Ce que rapportent déjà les successions

Le système actuel concentre déjà l’imposition sur les patrimoines élevés. Environ 85 % des successions sont inférieures à 100 000 euros, seuil d’abattement en ligne directe, selon une étude publiée en avril par l’Observatoire des inégalités. Au-delà, le barème est progressif : 30 % entre 1,5 et 1,9 million d’euros, 40 % de 1,9 à 2,8 millions, 45 % au-delà. Une note de Bercy chiffre à 16,1 milliards d’euros le produit des droits de mutation à titre gratuit sur les successions en 2025.

Un euro pris, un euro rendu

Le programme de Place publique prévoit que chaque euro prélevé sur les très grandes successions soit rendu aux salariés par une baisse progressive de la CSG sur les revenus du travail. Selon l’entourage du candidat, les salariés au salaire médian gagneraient ainsi près de 1 300 euros par an. Le mécanisme de compensation est présenté comme indissociable de la hausse.

La grande transmission, terrain partagé

Raphaël Glucksmann n’est pas seul sur ce sujet. Le phénomène dit de la grande transmission verra passer près de 9 000 milliards d’euros entre 2025 et 2040, avec la disparition de la génération du baby-boom. Le programme de Jean-Luc Mélenchon propose une tranche à 100 % au-delà de 12 millions d’euros. Le Premier ministre Sébastien Lecornu, identifié parmi les membres du Club Le Siècle, a lui aussi ouvert la porte à un fléchage des grands héritages vers des investissements de souveraineté.

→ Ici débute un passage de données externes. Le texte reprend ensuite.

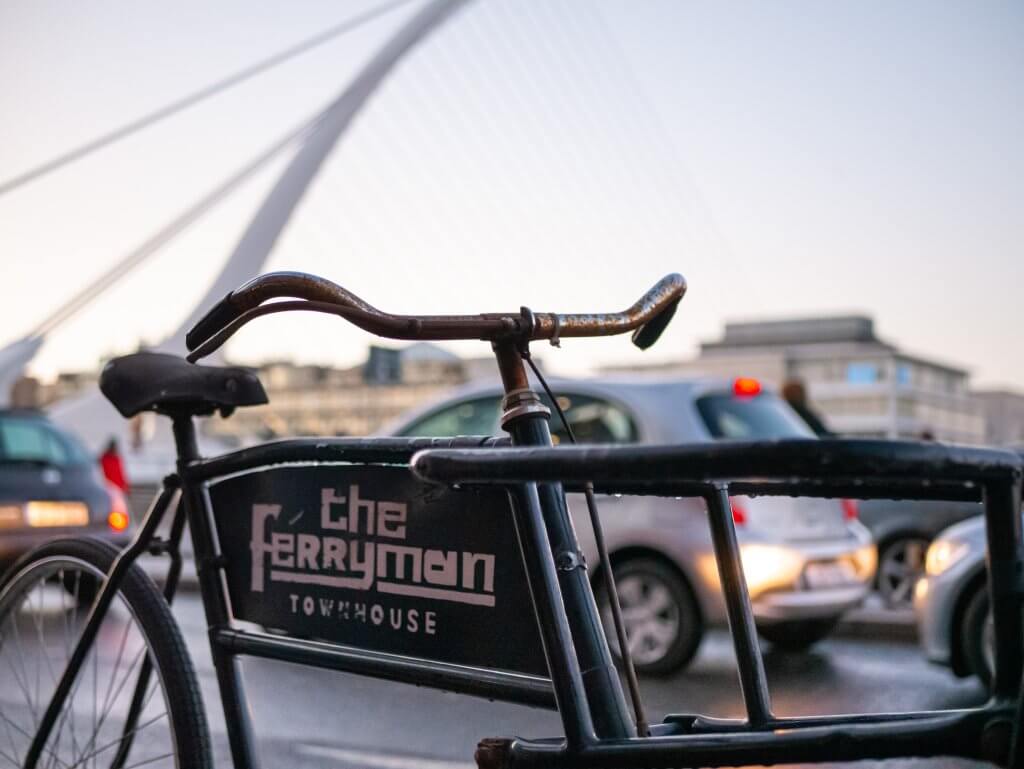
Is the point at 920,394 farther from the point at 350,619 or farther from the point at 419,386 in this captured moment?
the point at 350,619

Une proposition qui devra passer l’épreuve du chiffrage

Les estimations avancées par l’entourage du candidat, 2 milliards d’euros pour le relèvement de la dernière tranche, 3 milliards pour le pacte Dutreil et 10 milliards pour les plus-values latentes, n’ont pas fait l’objet d’une évaluation par un organisme indépendant. La suppression de l’exonération des plus-values latentes constitue techniquement la mesure la plus lourde et la plus contestée : elle modifierait la règle dite du sursis d’imposition, selon laquelle la valeur d’un bien est réinitialisée au moment de la succession. Ses défenseurs y voient la correction d’une anomalie qui permet à des patrimoines de traverser les générations sans jamais être imposés sur leur appréciation. Ses détracteurs alertent sur les risques pour la transmission d’entreprises familiales et sur les effets d’anticipation, les contribuables concernés disposant d’une capacité de réorganisation patrimoniale supérieure à la moyenne.

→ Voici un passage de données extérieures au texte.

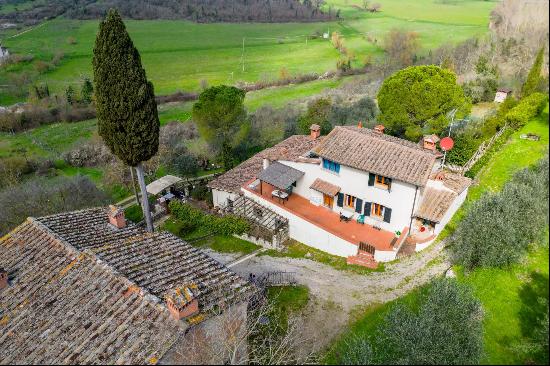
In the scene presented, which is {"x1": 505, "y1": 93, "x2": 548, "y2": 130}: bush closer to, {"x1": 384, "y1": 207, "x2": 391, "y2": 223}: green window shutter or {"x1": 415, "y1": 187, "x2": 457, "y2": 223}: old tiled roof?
{"x1": 415, "y1": 187, "x2": 457, "y2": 223}: old tiled roof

L’héritage, sujet de campagne

La fiscalité successorale est l’un des impôts les plus impopulaires en France, y compris parmi les ménages qui n’y sont pas soumis, ce que les enquêtes d’opinion mesurent avec constance. C’est aussi l’un des leviers les plus discutés par les économistes travaillant sur les inégalités de patrimoine, la part de la richesse héritée dans le patrimoine total ayant fortement progressé depuis les années 1970. En plaçant la mesure au cœur de son annonce de candidature, Raphaël Glucksmann assume un terrain que la gauche a longtemps abordé avec prudence, et se distingue de La France insoumise par le seuil retenu comme par le mécanisme de compensation proposé aux salariés.

Neuf mille milliards d’euros vont changer de mains d’ici 2040. À gauche comme à Matignon, plus personne ne fait semblant de l’ignorer.